Le grandi riforme avvenute in seno alla Chiesa, dalle quali ha ricevuto nuovo vigore ed entusiasmo per superare le crisi, sono sempre partite da uomini tornati alla povertà del Vangelo. Anche oggi non si può non riconoscere nello stile di Francesco l’azione ispirata di un Pontefice che ha fatto della povertà il tratto caratterizzante il suo magistero. Per il Papa “la povertà non è una categoria sociologica o filosofica o culturale: no, è una categoria teologale. Direi, forse, la prima categoria, perché quel Dio, il Figlio di Dio, si è abbassato, si è fatto povero per camminare con noi sulla strada.
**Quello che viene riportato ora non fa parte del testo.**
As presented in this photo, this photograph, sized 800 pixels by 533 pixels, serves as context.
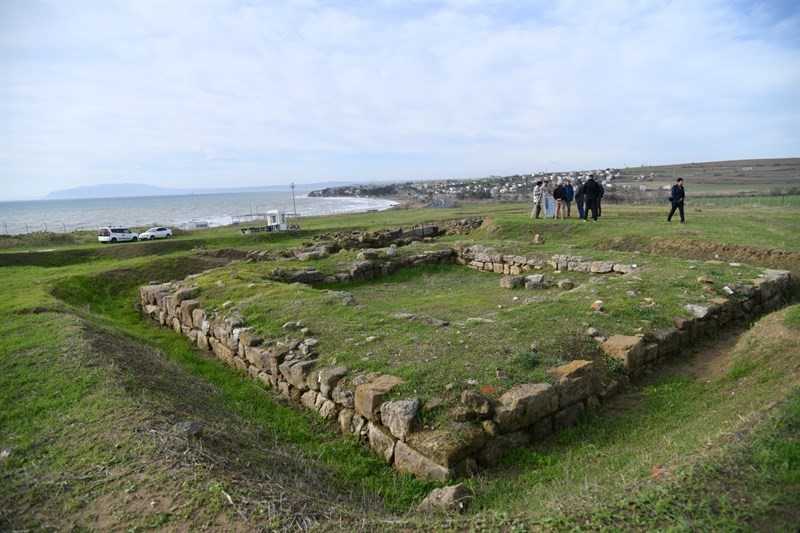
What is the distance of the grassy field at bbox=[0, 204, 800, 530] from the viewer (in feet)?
12.8

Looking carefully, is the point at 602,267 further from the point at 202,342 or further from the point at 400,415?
the point at 202,342

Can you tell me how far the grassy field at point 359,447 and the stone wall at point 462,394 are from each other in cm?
25

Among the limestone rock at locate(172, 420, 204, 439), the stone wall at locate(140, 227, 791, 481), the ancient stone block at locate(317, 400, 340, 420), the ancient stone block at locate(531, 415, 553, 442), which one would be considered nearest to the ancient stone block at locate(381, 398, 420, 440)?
the stone wall at locate(140, 227, 791, 481)

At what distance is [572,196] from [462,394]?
66.1 ft

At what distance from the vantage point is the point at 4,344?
878 centimetres

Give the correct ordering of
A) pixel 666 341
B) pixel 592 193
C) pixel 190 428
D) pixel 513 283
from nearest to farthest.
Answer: pixel 190 428 → pixel 666 341 → pixel 513 283 → pixel 592 193

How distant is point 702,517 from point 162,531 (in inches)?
173

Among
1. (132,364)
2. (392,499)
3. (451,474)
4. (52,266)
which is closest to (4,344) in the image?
(132,364)

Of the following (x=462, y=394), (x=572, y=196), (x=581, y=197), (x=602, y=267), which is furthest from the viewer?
(x=572, y=196)

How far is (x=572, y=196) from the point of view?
23.7 metres

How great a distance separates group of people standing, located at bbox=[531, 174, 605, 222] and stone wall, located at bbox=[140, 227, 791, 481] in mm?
9991

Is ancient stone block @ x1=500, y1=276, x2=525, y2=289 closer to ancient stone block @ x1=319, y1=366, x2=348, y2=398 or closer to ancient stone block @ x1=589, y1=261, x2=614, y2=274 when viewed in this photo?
ancient stone block @ x1=589, y1=261, x2=614, y2=274

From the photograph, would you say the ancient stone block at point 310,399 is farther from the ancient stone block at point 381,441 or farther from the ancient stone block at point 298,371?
the ancient stone block at point 381,441

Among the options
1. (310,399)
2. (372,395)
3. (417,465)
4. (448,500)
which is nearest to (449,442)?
(417,465)
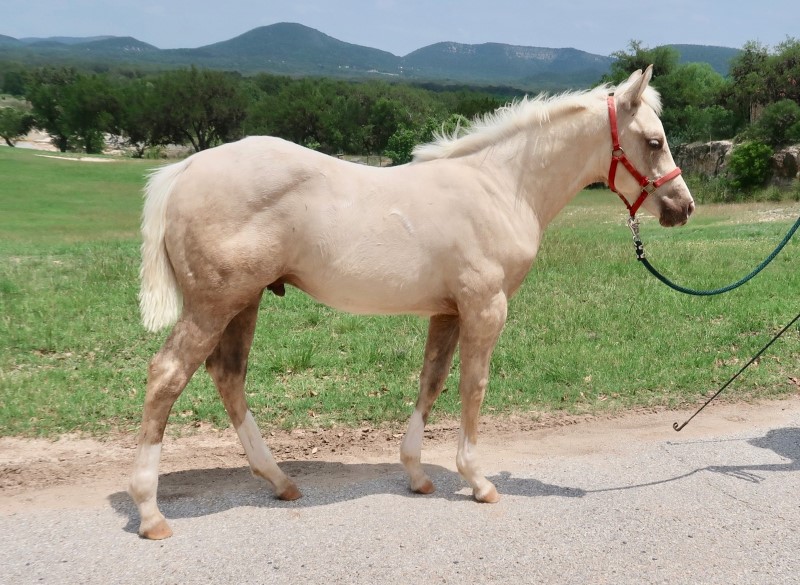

E questa è la nostra povertà: la povertà della carne di Cristo, la povertà che ci ha portato il Figlio di Dio con la sua incarnazione”.[7] Queste parole insegnano che essere poveri non è una strategia, un modo pratico col quale liberarsi dalle distrazioni del mondo per dedicarsi totalmente alla propria missione, ma è la configurazione a Cristo, che è ontologicamente povero, che non vuol dire misero, ma spogliato di se stesso per amore (kenosi). Di contro nella ricchezza terrena, e più ancora nello spregiudicato attaccamento dell’uomo ad essa, può scorgersi l’opera del demonio. Luca narra il tradimento di Giuda specificando che i trenta denari vengono concordati dopo che Satana è entrato in lui, è per il diavolo dunque che i soldi valgono più di una persona.[8]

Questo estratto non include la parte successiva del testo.